Objetivo 1 -> Reproduza sem alterações os registos desde a linha que contém "By looking at" até ao fim dos registos, incluindo essa primeira linha.

Texto de origem ->
================================

Há décadas que os rohingya são alvo de perseguições e violência étnica na Birmânia às mãos da sua maioria budista. Há por isso um fluxo migratório histórico de rohingya, dezenas de milhares ao longo de décadas, que todos os anos tentavam alcançar países de maioria muçulmana, em particular o vizinho Bangladesh. Este fluxo migratório aumentou ligeiramente quando a Birmânia abriu as suas fronteiras em 2010, ano em que se iniciou um lento processo de democratização no país, mas foi em 2012, quando explodiram em Rakhine violentos confrontos étnicos, que se registou um êxodo significativo de rohingya.

Desde 2012 para cá, o número de rohingya que tentaram a travessia para países de maioria muçulmana triplicou. Nos últimos três anos, segundo a ONU, estima-se que 130 mil rohingya fugiram da Birmânia. As razões são em grande parte resultado dos confrontos étnicos de 2012. Cerca de 140 mil rohingya vivem hoje em campos de refugiados em Rakhine, inteiramente dependentes da ajuda de organizações humanitárias e continuamente expostos à cultura de segregação intrincada na população budista. Ainda neste domingo, o Presidente da Birmânia aprovou uma polémica lei que limita algumas mães a um hiato de três anos entre cada filho. O Governo diz que se trata de uma medida destinada a reduzir a mortalidade infantil, mas vários grupos defensores dos direitos humanos dizem que a verdadeira intenção é a de limitar o crescimento das minorias, em especial os rohingya. Apesar de representarem menos de 10% da população dos cerca de 53 milhões de pessoas na Birmânia, o número de nascimentos na comunidade rohingya é mais alto do que na maioria budista.

================================

Objetivo 2 ->
Responda com base no texto sobre os rohingya:
(a) Em que ano abriu a Birmânia as suas fronteiras?
(b) Quantos rohingya vivem hoje em campos de refugiados em Rakhine?
(c) Que intervalo entre cada filho impõe a lei aprovada pelo Presidente da Birmânia a algumas mães?

================================

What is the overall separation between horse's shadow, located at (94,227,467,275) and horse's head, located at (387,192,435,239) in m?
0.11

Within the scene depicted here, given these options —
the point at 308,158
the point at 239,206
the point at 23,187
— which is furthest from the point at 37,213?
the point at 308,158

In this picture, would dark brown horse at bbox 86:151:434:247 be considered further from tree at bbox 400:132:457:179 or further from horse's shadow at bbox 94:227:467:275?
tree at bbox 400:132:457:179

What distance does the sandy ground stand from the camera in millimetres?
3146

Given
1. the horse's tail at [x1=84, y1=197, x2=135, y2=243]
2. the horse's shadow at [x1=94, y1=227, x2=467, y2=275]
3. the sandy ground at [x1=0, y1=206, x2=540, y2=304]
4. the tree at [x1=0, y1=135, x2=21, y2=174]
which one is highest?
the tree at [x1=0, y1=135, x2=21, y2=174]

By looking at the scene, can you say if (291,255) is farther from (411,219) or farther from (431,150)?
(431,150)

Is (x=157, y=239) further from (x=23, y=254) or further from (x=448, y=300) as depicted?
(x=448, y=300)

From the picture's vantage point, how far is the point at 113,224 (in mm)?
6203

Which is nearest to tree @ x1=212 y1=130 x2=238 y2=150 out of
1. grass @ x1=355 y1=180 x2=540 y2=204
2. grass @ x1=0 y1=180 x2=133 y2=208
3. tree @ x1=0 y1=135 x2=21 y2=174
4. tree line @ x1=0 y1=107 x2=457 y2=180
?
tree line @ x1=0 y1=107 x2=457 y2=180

================================

Resposta correta 1 ->
By looking at the scene, can you say if (291,255) is farther from (411,219) or farther from (431,150)?
(431,150)

Is (x=157, y=239) further from (x=23, y=254) or further from (x=448, y=300) as depicted?
(x=448, y=300)

From the picture's vantage point, how far is the point at 113,224 (in mm)?
6203

Which is nearest to tree @ x1=212 y1=130 x2=238 y2=150 out of
1. grass @ x1=355 y1=180 x2=540 y2=204
2. grass @ x1=0 y1=180 x2=133 y2=208
3. tree @ x1=0 y1=135 x2=21 y2=174
4. tree line @ x1=0 y1=107 x2=457 y2=180
?
tree line @ x1=0 y1=107 x2=457 y2=180

Resposta correta 2 ->
(a) Em 2010.
(b) Cerca de 140 mil.
(c) Três anos.